Jakarta –
Direktorat Jenderal Perhubungan Laut ingin menetapkan Selat Lombok yang dikelilingi Kawasan Konservasi yaitu Kepulauan Nusa Penida dan Gili Matra sebagai Kawasan Laut Kritis (PSSA).
Usulan keputusan ini hendaknya disampaikan pada Sidang ke-82 Marine Environmental Protection Committee (IMO)-Marine Environmental Protection (MEPC) pada 30 September hingga 4 Oktober 2024.
Dalam rangka finalisasi dokumen penyerahan Selat Lombok sebagai PSSA, Kementerian Jalan Raya telah mengadakan FGD nasional pada Mei lalu dan disusul FGD nasional pada hari ini.
Hal tersebut disampaikan Sekretaris Jenderal Kementerian Perhubungan Laut Lollan Panjaitan saat membuka FGD Internasional Persiapan Pengiriman Dokumen PSSA Selat Lombok yang digelar di Padma Hotel & Resorts, Legian Bali, Selasa (4/6).
Berbeda dengan FGD Nasional yang dilaksanakan pada Mei lalu, FGD internasional ini juga mengundang perwakilan Negara Anggota IMO di Jakarta, negara maritim lain yang berkepentingan di Selat Lombok seperti Jepang, Tiongkok, Australia, Filipina, Papua Nugini, dan Timor. Mpumalanga, dan Forum/Pusat adalah pemangku kepentingan.
“Kami berharap mendapat dukungan, ide dan saran dari negara-negara anggota IMO dan negara tetangga yang berminat dengan Selat Lombok. Selain itu, kami juga berharap mendapat saran teknis dari para ahli untuk persiapan inspeksi yang akan dilakukan IMO, kata Lollan dalam keterangan yang ditulisnya kepada pers, Rabu (5/6/2024).

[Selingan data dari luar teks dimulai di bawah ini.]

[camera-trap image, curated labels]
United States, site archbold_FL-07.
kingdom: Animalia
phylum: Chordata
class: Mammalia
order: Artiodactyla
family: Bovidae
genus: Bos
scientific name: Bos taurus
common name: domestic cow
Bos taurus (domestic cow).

Dalam FGD internasional tersebut, jelas Lollan, pihaknya menghadirkan 3 (tiga) orang pakar terkait PSSA. Yang pertama adalah Edward Kleverlaan yang bekerja sebagai Direktur London Convention and Agreement Office di IMO, Direktur Tim Perlindungan Lingkungan KKP Amerh Hakim, dan peneliti di Institut Teknologi Surabaya (ITS).
Lollan menekankan pentingnya penunjukan Selat Lombok sebagai PSSA sebagai bentuk tanggung jawab Indonesia dalam melakukan tindakan perlindungan lingkungan laut sebagai anggota Organisasi Maritim Internasional (IMO) dan anggota Dewan IMO saat itu. tahun 2024-2025.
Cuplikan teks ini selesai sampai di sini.